— begin —
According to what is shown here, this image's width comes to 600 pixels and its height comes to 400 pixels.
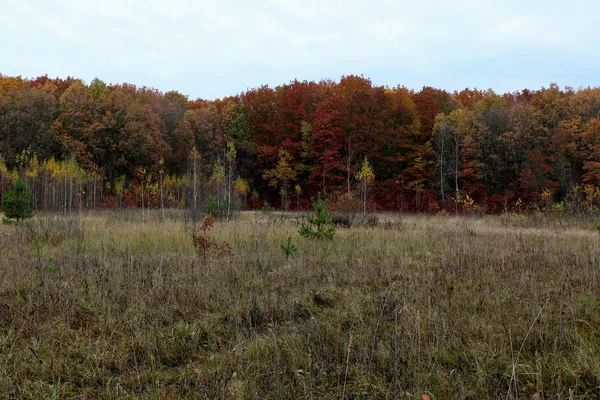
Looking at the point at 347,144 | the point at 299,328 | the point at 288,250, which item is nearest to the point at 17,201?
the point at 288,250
— end —
— begin —
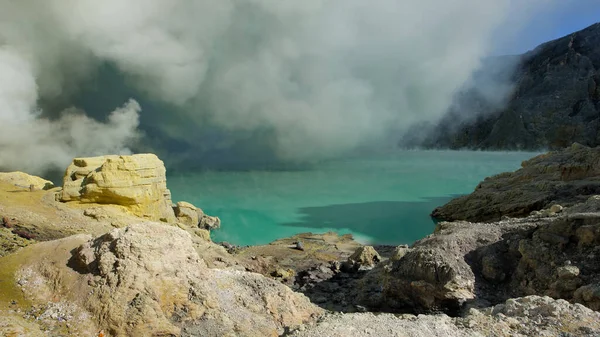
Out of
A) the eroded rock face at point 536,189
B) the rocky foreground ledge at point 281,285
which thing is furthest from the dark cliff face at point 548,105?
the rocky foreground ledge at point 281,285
— end —
> WHAT IS REQUIRED:
Locate each line in the material above that contains the word "which", and copy those lines.

> THE RESPONSE:
Looking at the point at 347,144 | the point at 299,328 | the point at 288,250, which item is nearest to the point at 17,201?
which thing is furthest from the dark cliff face at point 548,105?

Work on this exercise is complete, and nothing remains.